-- Excerpt to read --
══════════════════════════════

Yole Développement has released a comprehensive analysis of the trends, market and opportunities of development for next-gen data centres, including new architectures and technologies, titled New Technologies & Architectures for Efficient Data Centers.

Yole’s team presents market forecasts between 2010 and 2020 with regional splits. Yole’s analysts also identify the key players and their market share for servers, UPSes and cooling systems. This report also provides an overview of each technology’s technical evolution including silicon photonics, NVM, wide band gap materials and more.

“At Yole, we clearly identify a trend to develop larger data centres with an increased server concentration,” confirms Mattin Grao Txapartegi, Technology & Market Analyst, Yole. This trend has a direct impact on the blade server market: indeed, the blade server market for data centres will display a CAGR of +10.8% from 2015 to 2020, while the entire server market will increase by 2.3%. Global server market share for data centres will increase from slightly lower than 20% in 2014 to almost 35% by 2020.

“Our regional split shows that North America, particularly the US, has the biggest share of the server market, at 34% or $3.5bn,” adds Txapartegi. “Europe, however, leads the UPS equipment and cooling systems markets for data centres. In fact, Europe’s large UPS (up to 100kW) market was estimated at $931m in 2014.”

Container data centre market

Container data centre market

Traditionally rigid AC architectures are evolving towards flexible and modular solutions. Is a DC grid a solution for data centres? Established data centres are not able to enlarge their IT equipment, since the power architecture and the centralised cooling system were designed for rated power. Such designs cannot be modified and, more importantly, they present many inefficiencies when servers work in 'low load' mode. Modularity brings a fresh approach to data centre design, enabling the incorporation of additional servers when needed. The power and cooling systems are better optimised, since equipment modules and distribution sub-networks can be activated/deactivated for improved efficiency. Moreover, virtualisation and server resource management systems eliminate unnecessary power waste.

══════════════════════════════

-- Tasks to carry out --
(A) Translate this sentence from the data center market excerpt into Spanish: "Modularity brings a fresh approach to data centre design, enabling the incorporation of additional servers when needed."
(B) Write the next paragraph of the data center market excerpt, picking up after its final sentence.

══════════════════════════════

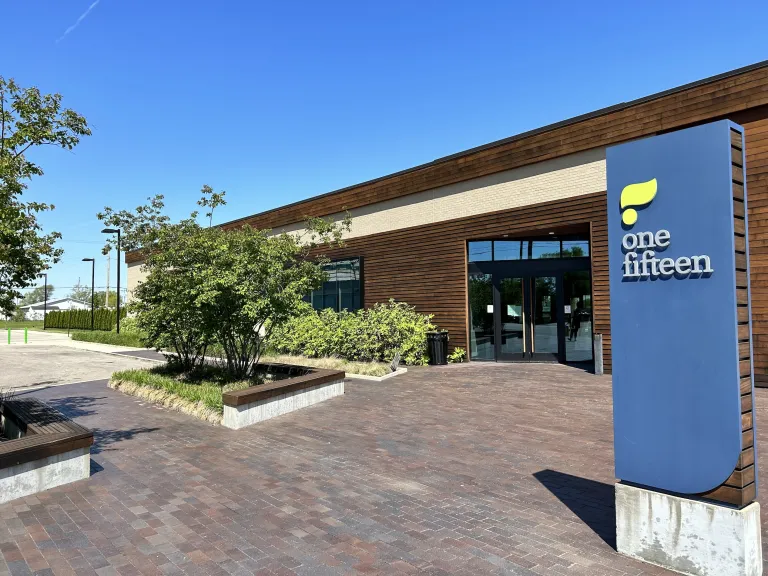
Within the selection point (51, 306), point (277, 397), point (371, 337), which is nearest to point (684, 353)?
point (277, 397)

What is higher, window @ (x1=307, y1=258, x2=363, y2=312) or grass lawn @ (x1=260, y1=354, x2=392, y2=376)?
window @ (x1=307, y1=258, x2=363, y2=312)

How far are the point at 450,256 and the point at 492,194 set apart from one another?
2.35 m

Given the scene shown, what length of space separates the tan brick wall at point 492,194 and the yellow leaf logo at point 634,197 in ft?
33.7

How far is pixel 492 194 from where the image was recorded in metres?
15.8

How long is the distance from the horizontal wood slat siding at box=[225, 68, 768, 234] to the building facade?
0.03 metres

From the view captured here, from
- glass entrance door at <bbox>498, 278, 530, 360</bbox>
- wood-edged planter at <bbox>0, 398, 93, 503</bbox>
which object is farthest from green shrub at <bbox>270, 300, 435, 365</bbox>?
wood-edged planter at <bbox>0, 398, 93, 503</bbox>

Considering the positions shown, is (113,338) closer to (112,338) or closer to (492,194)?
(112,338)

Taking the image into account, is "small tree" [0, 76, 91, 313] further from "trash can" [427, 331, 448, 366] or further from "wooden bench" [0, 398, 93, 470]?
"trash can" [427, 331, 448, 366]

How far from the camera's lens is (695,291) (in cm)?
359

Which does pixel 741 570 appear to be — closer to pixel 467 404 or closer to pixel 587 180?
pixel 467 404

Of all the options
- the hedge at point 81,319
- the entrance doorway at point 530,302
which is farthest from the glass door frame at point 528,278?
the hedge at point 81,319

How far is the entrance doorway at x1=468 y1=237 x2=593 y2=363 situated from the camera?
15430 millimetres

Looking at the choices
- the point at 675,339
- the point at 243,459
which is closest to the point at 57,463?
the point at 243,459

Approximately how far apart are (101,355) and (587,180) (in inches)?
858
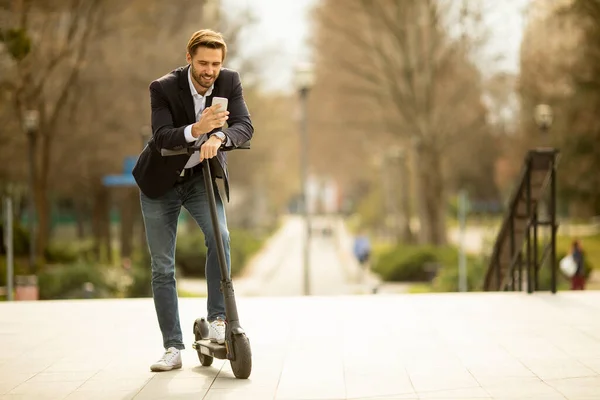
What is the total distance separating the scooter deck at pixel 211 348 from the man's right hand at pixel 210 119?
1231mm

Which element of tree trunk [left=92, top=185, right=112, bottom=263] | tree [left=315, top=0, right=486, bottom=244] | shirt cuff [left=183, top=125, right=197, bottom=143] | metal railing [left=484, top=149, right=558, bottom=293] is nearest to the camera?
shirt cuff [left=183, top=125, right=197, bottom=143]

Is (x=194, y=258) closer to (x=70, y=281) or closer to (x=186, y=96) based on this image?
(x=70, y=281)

══════════════════════════════

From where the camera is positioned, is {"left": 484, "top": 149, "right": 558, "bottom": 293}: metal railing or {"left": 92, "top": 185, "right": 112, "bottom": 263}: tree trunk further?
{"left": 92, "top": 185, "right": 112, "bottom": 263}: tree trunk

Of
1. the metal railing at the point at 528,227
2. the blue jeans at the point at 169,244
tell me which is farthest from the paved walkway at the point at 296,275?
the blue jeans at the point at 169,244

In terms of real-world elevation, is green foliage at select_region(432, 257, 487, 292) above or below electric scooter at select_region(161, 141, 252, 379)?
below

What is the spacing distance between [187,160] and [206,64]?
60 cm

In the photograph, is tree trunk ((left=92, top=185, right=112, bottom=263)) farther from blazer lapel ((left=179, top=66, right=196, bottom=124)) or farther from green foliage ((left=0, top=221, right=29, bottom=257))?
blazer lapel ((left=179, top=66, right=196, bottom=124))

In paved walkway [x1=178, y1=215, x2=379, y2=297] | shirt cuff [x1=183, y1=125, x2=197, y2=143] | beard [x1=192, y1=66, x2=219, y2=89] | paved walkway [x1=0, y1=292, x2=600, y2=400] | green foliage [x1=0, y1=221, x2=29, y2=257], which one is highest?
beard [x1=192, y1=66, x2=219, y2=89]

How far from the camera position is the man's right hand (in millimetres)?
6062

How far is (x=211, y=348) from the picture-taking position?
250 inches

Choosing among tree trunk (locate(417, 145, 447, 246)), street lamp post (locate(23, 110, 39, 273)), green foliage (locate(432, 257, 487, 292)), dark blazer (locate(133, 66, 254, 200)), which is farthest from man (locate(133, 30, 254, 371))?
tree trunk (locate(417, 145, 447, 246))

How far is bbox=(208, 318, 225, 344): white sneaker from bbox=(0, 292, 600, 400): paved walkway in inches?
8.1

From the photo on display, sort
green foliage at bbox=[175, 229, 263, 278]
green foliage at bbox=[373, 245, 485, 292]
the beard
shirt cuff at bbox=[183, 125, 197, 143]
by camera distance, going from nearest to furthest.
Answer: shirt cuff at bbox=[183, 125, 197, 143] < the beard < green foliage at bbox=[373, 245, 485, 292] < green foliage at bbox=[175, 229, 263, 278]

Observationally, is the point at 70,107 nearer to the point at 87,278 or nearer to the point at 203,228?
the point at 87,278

══════════════════════════════

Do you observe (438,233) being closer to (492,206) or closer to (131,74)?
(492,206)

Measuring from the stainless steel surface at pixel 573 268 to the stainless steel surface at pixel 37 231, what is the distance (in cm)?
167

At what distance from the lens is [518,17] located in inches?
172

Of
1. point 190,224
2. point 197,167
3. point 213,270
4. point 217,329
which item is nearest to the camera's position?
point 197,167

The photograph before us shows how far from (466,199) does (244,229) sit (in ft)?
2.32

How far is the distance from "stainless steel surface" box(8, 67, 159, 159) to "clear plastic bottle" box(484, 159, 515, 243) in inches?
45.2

══════════════════════════════

-- Per-task answers --
(A) La modularidad aporta un enfoque nuevo al diseño de los centros de datos, ya que permite incorporar servidores adicionales cuando se necesitan.

(B)
Yole has also identified a smaller, high-potential parallel market consisting of 'container data centres'. These containers are rugged, portable, energy-efficient plug & play solutions that have enjoyed rising sales over the last few years. HP leads this new market, which will enjoy a +23.2% CAGR from 2015 to 2020, with Huawei following closely behind.

“Other solutions exist to minimise distribution chain power loss, such as DC grid data centres. Thanks to a simplified architecture and fewer conversion steps, losses can be reduced by 20%. Players like ABB, NTT and Huawei have several DC grid data centre demonstrators that use a 380VDC distribution voltage. The main barrier for this new architecture is the lack of appropriate DC components, especially 400VDC safety breakers.”

Yole’s report contains a detailed analysis of who is doing what and how DC architecture helps reduce energy consumption.